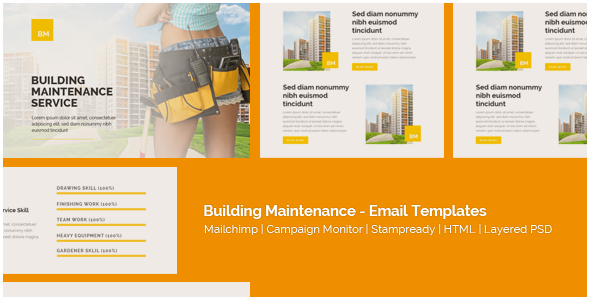 Corporate Building Maintenance Responsive Email Templates By - Build responsive email template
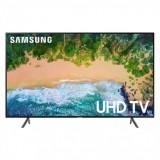 تلویزیون فورکی سامسونگ Samsung 4K Smart tv 55NU7100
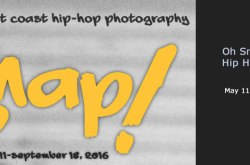 Oh Snap! West Coast Hip Hop Photography – California African American Museum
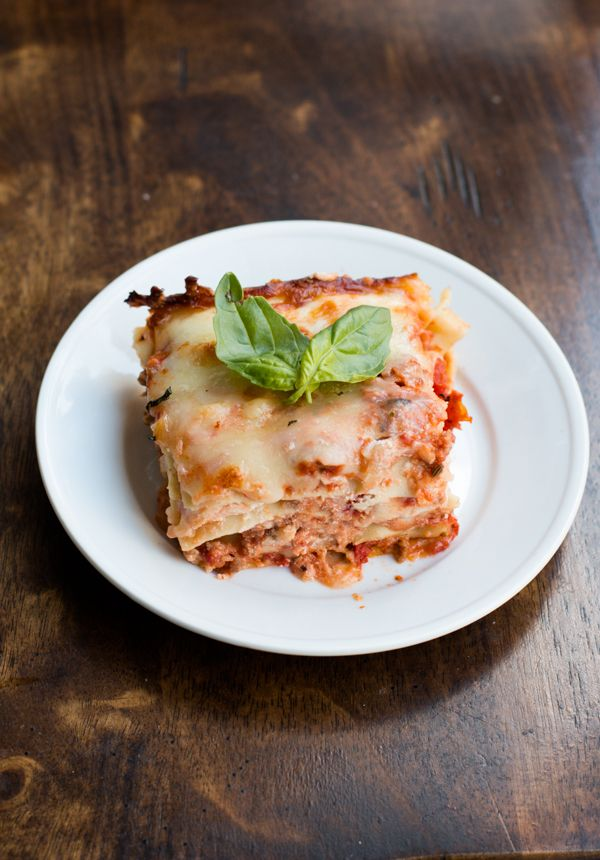 Easy Homemade Lasagna with Sweet Cheddar - Oh Sweet Basil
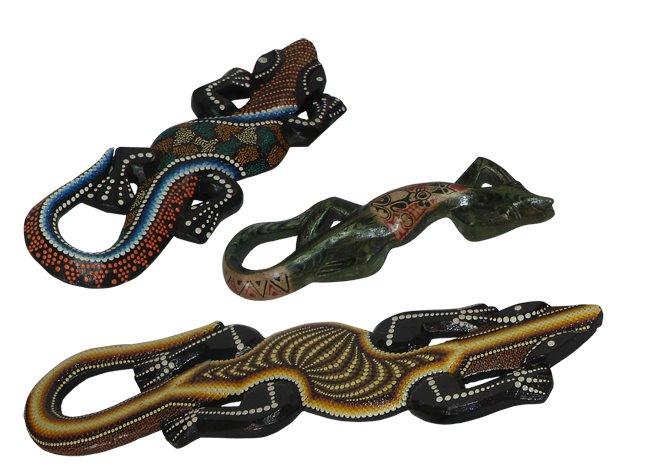 Geckos madera pintada y tallada a mano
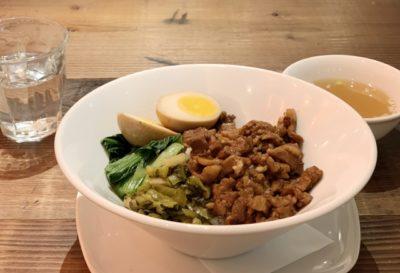 嵐にしやがれmemo Mattさん「台湾グルメデスマッチ『有夏茶房』魯肉飯」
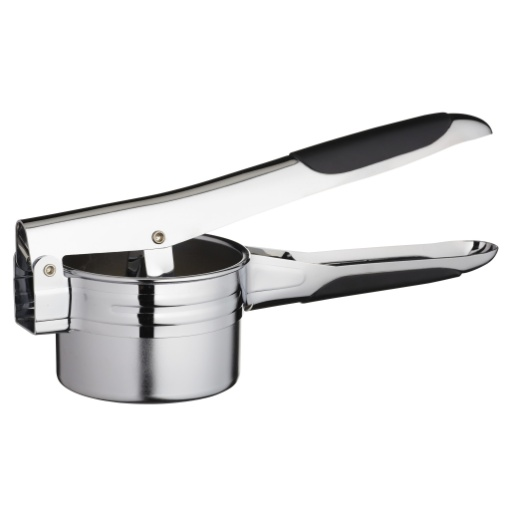 Kitchen Craft Potato Ricer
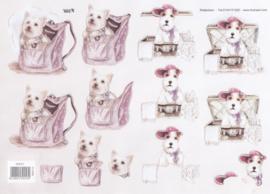 Glitter hondje, 3D knipvel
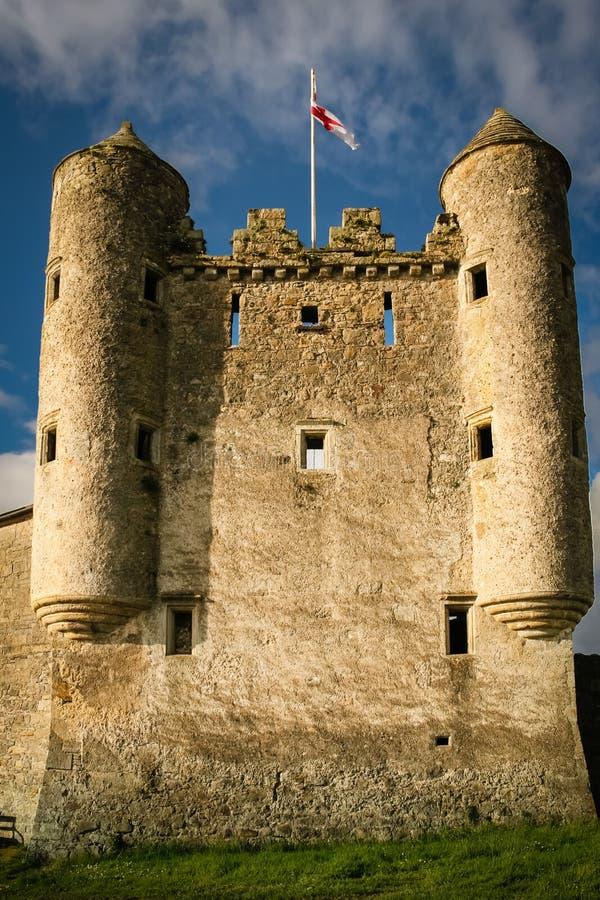 Castello di Enniskillen contea Fermanagh L'Irlanda del Nord immagini stock libere da diritti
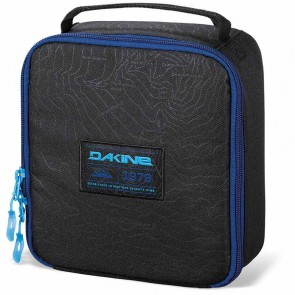 Dakine Deluxe POV Case - Glacier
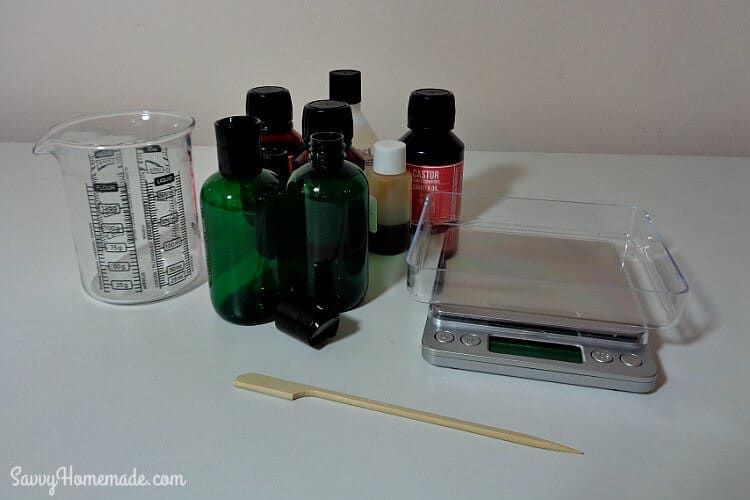 ingredients for natural diy facial cleanser using oils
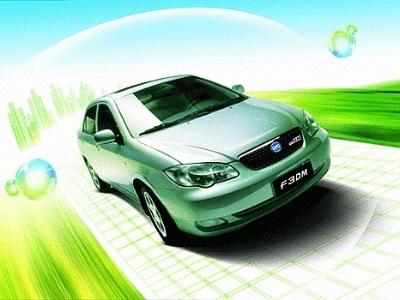公安部将启用新能源汽车绿色牌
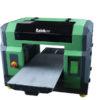 printing t shirt machine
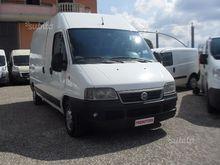 Used Fiat ducato 2.8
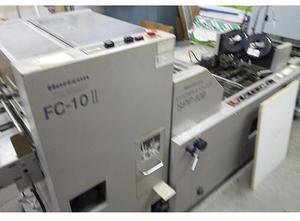 Horizon VAC-100A + SPF-10II + FC-10II Collator
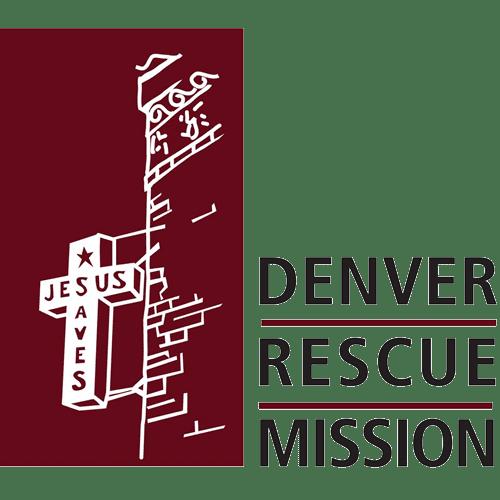 denver-rescue-mission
● ● ●
**ASSIGNMENT:** All of the listing above has to be reproduced exactly, though without its images.

**RESPONSE TO THE EXERCISE:**
 Corporate Building Maintenance Responsive Email Templates By - Build responsive email template
 تلویزیون فورکی سامسونگ Samsung 4K Smart tv 55NU7100
 Oh Snap! West Coast Hip Hop Photography – California African American Museum
 Easy Homemade Lasagna with Sweet Cheddar - Oh Sweet Basil
 Geckos madera pintada y tallada a mano
 嵐にしやがれmemo Mattさん「台湾グルメデスマッチ『有夏茶房』魯肉飯」
 Kitchen Craft Potato Ricer
 Glitter hondje, 3D knipvel
 Castello di Enniskillen contea Fermanagh L'Irlanda del Nord immagini stock libere da diritti
 Dakine Deluxe POV Case - Glacier
 ingredients for natural diy facial cleanser using oils
公安部将启用新能源汽车绿色牌
 printing t shirt machine
 Used Fiat ducato 2.8
 Horizon VAC-100A + SPF-10II + FC-10II Collator
 denver-rescue-mission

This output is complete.